I remembered that night very well. My whole family was in front of our newly-purchased, second-hand, black-and-white TV. Everyone was very excited to see men landing on the moon where Chan Er, the Chinese Moon Goddess, lived in legend. 

I remembered my father commenting in awe, “Chan Er doesn’t exist on the moon!”

Ah Poh (grandmother) peered through her bifocals as she said in disbelief, “I’m sure she’s there. She is hiding because these white men are frightening her.” The women all agreed with her.

One of my aunts chimed in, “She must be frightened because they speak English and they
are wearing astronaut clothes!”

A heated discussion about Chan Er and the astronauts broke out among the family. In the end, everyone agreed that there were two moons, one for the white men and one for Chan Er.

We children listened with fascination, but none of us thought about going to the moon. In our minds, it was something reserved for white men in very advanced and rich countries. 

We didn’t dream like Ger did.  

As a young girl, I didn’t know any dream other than my mother’s and my grandmothers’ before me – to marry a
good Ipoh Chinese man whose family owned a house and to be a good wife. A blank-faced man used to come into my childhood dreams frequently carrying a red thread, the symbol of marriage. Although I studied hard in school, I knew that my dream was my destiny.  

Luckily, Malaysia’s rapid development in the seventies and eighties slowly changed the views of my Ipoh community. 

There was a growing awareness that girls could get better paying jobs and be better positioned to “catch” richer husbands if they were given higher education. Like many girls in secondary school, I quietly nurtured a dream in the smallest corner of my mind -- to go to university.

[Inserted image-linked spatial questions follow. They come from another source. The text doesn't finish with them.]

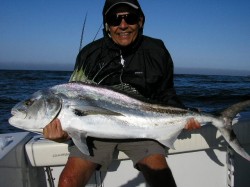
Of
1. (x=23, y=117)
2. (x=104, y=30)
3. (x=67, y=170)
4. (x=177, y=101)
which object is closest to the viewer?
(x=23, y=117)

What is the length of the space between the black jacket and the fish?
0.65 m

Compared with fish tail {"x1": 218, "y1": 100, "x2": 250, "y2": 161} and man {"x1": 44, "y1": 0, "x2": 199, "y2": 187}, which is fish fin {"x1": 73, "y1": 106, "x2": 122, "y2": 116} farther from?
fish tail {"x1": 218, "y1": 100, "x2": 250, "y2": 161}

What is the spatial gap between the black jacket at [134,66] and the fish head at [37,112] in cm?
102

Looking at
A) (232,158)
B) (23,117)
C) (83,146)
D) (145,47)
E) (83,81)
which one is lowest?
(232,158)

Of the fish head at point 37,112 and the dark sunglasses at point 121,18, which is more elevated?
the dark sunglasses at point 121,18

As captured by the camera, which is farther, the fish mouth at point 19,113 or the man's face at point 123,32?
the man's face at point 123,32

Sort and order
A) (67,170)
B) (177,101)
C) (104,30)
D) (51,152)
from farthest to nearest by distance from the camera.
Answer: (104,30)
(177,101)
(51,152)
(67,170)

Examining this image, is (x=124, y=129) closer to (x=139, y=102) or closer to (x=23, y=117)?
(x=139, y=102)

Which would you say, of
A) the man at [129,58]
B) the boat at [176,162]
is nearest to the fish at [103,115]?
the man at [129,58]

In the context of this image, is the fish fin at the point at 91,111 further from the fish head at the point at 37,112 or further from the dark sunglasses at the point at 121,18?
the dark sunglasses at the point at 121,18

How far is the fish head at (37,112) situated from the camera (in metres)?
2.81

When I was offered the unthinkable opportunity to go to university, I dared only to dream a girl’s wildest dream -- study something “suitable” for girls, as defined by my community. Physics and engineering subjects frightened me. I had never dreamt of mastering or creating technology. It wasn’t for me -- the girl from Ipoh. 

My dream was fulfilled when I received my university degree. Then, life began to unfold at its own pace as I got caught up in living, just like everyone else.

“So you see, I haven’t had a dream for a long time!” I lamented to Ger.

“It’s not too late! No one can stop you from dreaming freely!” Ger gave me a naughty wink. “Only the dead won’t dream!”

I took his words to heart.

While watching the news about the space shuttle Colombia with my three-year old daughter,
she pointed at the astronauts and asked me who the aliens were and if dinosaurs would come and eat them.

“They are astronauts,” I told her. They fly to the moon and other planets in the sky.” Her eyes sparkled with fascination as she listened.

I took her to the window to look at the full moon. “When you are a big girl, you can fly to the moon and visit there with the astronauts!”

“Yay!” she cheered, lifting her hands. “I want to pick all the stars and bring them to my playhouse!”

“Mommy will help you to pick the stars too!” I cheered. 

And the stars we gather together will be the dreams on  which to build your future, my little darling.

(Ms Chong’s daughter, Big R, grew up to be very different after this incidence. She drew a blue fat rocket that didn’t seem to have aerodynamic possibility in the art class in Standard One when the teacher told the class to follow exactly what she drew – a bumble bee with yellow and black stripes. But then, that is another story!)